In the past, it took substantial amounts of work for an applicant to apply for a job, so the majority of applicants only applied for jobs that they actually really wanted, that they really felt suited for, and at company’s at which they really wanted to work. It was so much work to apply for a job, applicants didn not apply for nearly as many as they do today.
Hiring managers were less selective 10-12 years ago then they are today, because the volume of candidates was less. This is really a problem of economics: we have lowered the cost of job advertising and resume submission so much that we now have a systemic problem of resume and job ad spam.
There have been a lot of studies done on compensating behaviors. One of the more interesting is that taxing the sale of cartons of cigarettes doesn’t lower nicotine consumption. Smokers in more heavily taxed states simply smoke fewer cigarettes but that have more nicotine than those in states with lower taxation. People change behaviors to compensate for changing environment factors. This is what has happened in the recruiting industry.
Similarly, I would argue that job applicants, on average, invest the same amount of work effort to find a new job as they did before the Internet. Because it is now so easy, the volume of applications are much greater, but the overall work effort per applicant is the same. What has changed significantly is that the work investment and commitment level of an applicant to a particular job opportunity has been dramatically reduced.
The best way to understand this is that if you apply for only 1 job, and it is the only job you really want or know of, or are qualified for, you are going to spend a large amount of effort trying to land that job. For example, you might customize your resume to the particular job and company, you might invest a lot of time learning about the company and department by doing research and talking with people and you would most certainly follow up with a thank-you note afterwards. But if you apply for 20 jobs, some degree of reduced commitment sets in, and you stop doing all those little things to try and win each of the 20 jobs. In essence, many candidates do very little to win each of the 20 jobs, beyond the minimum resume submission and (maybe) some light interview preparation.
This is supported by my first-hand experiences as a career recruiting guy. For example, I just wrote a post on this blog where I reference how few thank-you notes I receive as an interviewer. Now consider another example: I have had a work-related cellular phone for the last 10 or 12 years of my recruiting career. I’ve interviewed literally thousands of people during that time. I cannot remember a single instance where a candidate called me on that number, even though it’s been listed at the bottom of my email signature for the last decade or longer.
Social norms related to job applicants have changed to the degree that most job applicants essentially do nothing to win a particular job. The whole job search event has been commoditized.
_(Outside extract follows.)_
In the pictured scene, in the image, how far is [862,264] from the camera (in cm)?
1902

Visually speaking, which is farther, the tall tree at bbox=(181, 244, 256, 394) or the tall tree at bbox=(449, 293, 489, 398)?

Savvy job seekers can and should leverage this social dynamic to get ahead in their job hunt. The place to start is to always do the basics to set you apart:
· Invest time learning about the company and interview team: At least do the basics. An hour of research will make you more knowledgeable than 90% of your competition. Do an internet search (please use Google) to learn in advance about the interview team. You should be able to figure out what the business challenges are related to the job you interviewing for, just by doing a little work. You’d be surprised how many people apply to Google and don’t really understand our business model or even many of our products. It has been my experience that most candidates don’t do this.
· Really understand the required qualifications: Take the time to really understand the qualifications for the job and map them to your qualifications. If there’s not a clear fit, I would recommend really reconsidering whether you should apply for that particular job and instead spend more time finding one that is more suitable.
· Always send thank-you notes. In fact, I recommend sending two thank-you notes, one via email directly after the interview, that also includes a relevant additional question or two related to the job (no fluff), and another hand-written thank-you note as a marketing impression to the interview team.
On the other side of the equation, as the talent marketplace continues to heat up and relative scarcity continues to play out, companies that are able to scale while preserving an authentic connection with the talent marketplace will win. This requires foresight and commitment.